# Gold Annotation Support
This demo uses the demo CATMA project.
If you want to use it for your own annotations you first have to clone your CATMA Project locally.\
See for further informations about cloning your CATMA Project this [Notebook](https://github.com/forTEXT/catma_gitlab/tree/main/demo_notebooks/load_project_from_gitlab.ipynb).

## Table Of Contents
* [Introduction](#1-bullet)
* [Load the CATMA project](#2-bullet)
* [Create automated Gold Annotation](#3-bullet)

## Introduction <a class="anchor" id="1-bullet"></a>
To support the creation of Gold Annotations, the catma_gitlab package can be used to copy the matching annotations of two annotators into a Gold Annotation Collection.
In the CATMA user interface the missing annotations can be created manually and the automatically created Gold Annotation can be revised.

What is considered a matching annotation can be customized.
Explanations follow below.

To proceed, it is necessary that an empty annotation collection has already been created in the CATMA UI, into which the Gold Annotation will be created. 

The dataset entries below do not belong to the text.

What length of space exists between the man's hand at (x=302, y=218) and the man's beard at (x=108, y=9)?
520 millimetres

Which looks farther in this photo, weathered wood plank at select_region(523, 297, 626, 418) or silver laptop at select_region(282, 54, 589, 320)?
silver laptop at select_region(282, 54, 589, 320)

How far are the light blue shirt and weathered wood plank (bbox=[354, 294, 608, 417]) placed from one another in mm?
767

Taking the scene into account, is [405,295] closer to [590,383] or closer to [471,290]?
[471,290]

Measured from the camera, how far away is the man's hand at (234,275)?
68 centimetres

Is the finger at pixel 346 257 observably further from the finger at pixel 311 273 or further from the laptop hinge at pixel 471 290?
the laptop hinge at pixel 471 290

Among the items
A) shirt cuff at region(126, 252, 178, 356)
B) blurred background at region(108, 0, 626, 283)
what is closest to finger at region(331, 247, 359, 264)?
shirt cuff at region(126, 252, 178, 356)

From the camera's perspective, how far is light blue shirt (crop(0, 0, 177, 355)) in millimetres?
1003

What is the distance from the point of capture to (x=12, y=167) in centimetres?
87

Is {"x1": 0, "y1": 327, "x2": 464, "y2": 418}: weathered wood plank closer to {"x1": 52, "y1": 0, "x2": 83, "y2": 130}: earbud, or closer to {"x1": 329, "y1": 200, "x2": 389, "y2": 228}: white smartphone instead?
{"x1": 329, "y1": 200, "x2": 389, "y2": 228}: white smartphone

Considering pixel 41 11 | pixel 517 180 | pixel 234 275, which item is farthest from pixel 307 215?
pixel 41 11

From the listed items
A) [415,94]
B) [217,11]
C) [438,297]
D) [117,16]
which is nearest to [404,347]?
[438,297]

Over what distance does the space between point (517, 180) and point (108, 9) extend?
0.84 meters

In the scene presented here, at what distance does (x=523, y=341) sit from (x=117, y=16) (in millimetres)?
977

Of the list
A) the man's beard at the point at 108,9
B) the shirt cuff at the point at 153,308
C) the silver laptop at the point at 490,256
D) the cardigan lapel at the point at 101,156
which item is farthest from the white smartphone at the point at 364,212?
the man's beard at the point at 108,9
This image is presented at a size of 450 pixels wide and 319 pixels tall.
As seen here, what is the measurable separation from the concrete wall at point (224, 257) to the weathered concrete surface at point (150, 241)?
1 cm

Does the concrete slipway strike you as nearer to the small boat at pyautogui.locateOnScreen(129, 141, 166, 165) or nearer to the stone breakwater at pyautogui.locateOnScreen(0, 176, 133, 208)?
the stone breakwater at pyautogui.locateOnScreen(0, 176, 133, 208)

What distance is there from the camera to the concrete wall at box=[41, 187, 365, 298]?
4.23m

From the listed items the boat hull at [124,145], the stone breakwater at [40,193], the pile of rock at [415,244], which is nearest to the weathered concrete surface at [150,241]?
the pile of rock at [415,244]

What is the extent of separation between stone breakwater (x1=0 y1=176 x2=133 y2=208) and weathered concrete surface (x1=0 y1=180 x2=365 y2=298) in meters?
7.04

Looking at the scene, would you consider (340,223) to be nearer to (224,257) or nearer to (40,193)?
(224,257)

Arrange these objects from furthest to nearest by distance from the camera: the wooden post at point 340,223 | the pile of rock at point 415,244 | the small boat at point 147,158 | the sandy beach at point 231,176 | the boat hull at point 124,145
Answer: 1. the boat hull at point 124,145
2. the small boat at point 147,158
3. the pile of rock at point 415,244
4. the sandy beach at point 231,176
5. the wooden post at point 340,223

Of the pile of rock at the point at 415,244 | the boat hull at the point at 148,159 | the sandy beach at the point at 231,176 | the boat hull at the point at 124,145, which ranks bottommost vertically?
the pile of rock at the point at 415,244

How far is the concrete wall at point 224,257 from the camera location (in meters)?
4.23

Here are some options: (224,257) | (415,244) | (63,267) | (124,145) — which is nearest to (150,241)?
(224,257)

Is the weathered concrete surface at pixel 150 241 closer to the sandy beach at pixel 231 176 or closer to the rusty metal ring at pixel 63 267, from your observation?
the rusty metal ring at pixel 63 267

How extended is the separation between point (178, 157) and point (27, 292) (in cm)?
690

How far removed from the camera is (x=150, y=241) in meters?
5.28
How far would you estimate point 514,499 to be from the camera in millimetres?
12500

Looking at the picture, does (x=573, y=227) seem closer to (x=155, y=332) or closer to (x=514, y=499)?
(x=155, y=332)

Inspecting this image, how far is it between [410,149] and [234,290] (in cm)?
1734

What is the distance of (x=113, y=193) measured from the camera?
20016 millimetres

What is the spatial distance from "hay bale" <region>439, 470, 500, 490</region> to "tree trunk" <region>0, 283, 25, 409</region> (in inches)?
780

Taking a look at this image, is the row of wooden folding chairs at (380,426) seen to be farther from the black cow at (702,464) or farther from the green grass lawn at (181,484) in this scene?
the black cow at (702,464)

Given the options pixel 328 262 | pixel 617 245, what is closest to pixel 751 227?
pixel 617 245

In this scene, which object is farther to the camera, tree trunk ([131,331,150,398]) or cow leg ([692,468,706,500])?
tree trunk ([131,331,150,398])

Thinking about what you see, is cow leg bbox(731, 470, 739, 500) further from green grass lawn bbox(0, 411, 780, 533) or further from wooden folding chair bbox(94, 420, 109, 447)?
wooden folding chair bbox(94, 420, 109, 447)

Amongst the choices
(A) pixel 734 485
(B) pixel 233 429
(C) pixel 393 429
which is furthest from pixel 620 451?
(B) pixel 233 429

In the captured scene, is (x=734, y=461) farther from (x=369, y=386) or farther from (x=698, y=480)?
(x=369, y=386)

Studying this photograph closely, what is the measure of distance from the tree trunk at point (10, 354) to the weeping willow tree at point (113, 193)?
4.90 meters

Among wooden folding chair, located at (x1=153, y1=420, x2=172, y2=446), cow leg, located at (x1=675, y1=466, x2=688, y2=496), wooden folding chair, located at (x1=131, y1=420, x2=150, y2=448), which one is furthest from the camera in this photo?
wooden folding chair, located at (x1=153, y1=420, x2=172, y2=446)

## Load the CATMA Project <a class="anchor" id="2-bullet"></a>

In [2]:
from catma_gitlab import CatmaProject

In [3]:
my_project = CatmaProject(
    project_directory='../test/demo_project/',
    project_uuid='test_corpus_root'
)

Loading Tagsets ...
	 Found 1 Tagset(s).
Loading Documents ...
	 Found 1 Document(s).
Loading Annotation Collections ...
	 Loading Annotation Collection 'ac_2' for Kafka Franz Das Urteil
	-> with 6 Annotations.
	 Loading Annotation Collection 'ac_1' for Kafka Franz Das Urteil
	-> with 6 Annotations.
	 Loading Annotation Collection 'gold_annotation' for Kafka Franz Das Urteil
	-> with 0 Annotations.


As can been seen above, there has been created an empty annotation collection.
We will use this annotation collection as target location for the gold annotations.

## Create Automated Gold Annotation <a class="anchor" id="3-bullet"></a>
The method `create_gold_annotations()` compares 2 Annotation Collections.
These are named by the first 2 arguments: `ac_1_name` and `ac_2_name`
This is followed by the:
- name of the Gold Annotation Collection: `gold_ac_name`
- a list with tag names, that should not be considered when creating the gold annotations: `excluded_tags`
- the minimal annotation overlap that is consindered a match: `min_overlap`. At least, this should be set to `0.5`.
- whether only annotations with the same tag are considered a match: `same_tag`.
 If your annotation project is more focused on segmention or unitizing this might be set to `False`.
- whether `'matching'` or `'none'` Property Values should be included in the gold annotations: `property_values`
- whether the new created gold annotations should be pushed to the CATMA GitLab: `push_to_gitlab`

In [4]:
my_project.create_gold_annotations(
    ac_1_name='ac_1',               # change to your collection name if you don't use the demo project
    ac_2_name='ac_2',               # change to your collection name if you don't use the demo project
    gold_ac_name='gold_annotation',
    excluded_tags=[],
    min_overlap=0.95,               # raise to 1.0 if only full annotation pairs with full span matching shall be included in gold annotations
    same_tag=True,
    property_values='matching',     
    push_to_gitlab=False            # The push to gitlab will not work with the demo project
)


Found 6 annotations in Annotation Collection: 'ac_1'.
Found 6 annotations in Annotation Collection: 'ac_2'.
-------------
Wrote 2 gold annotations in Annotation Collection 'gold_annotation'.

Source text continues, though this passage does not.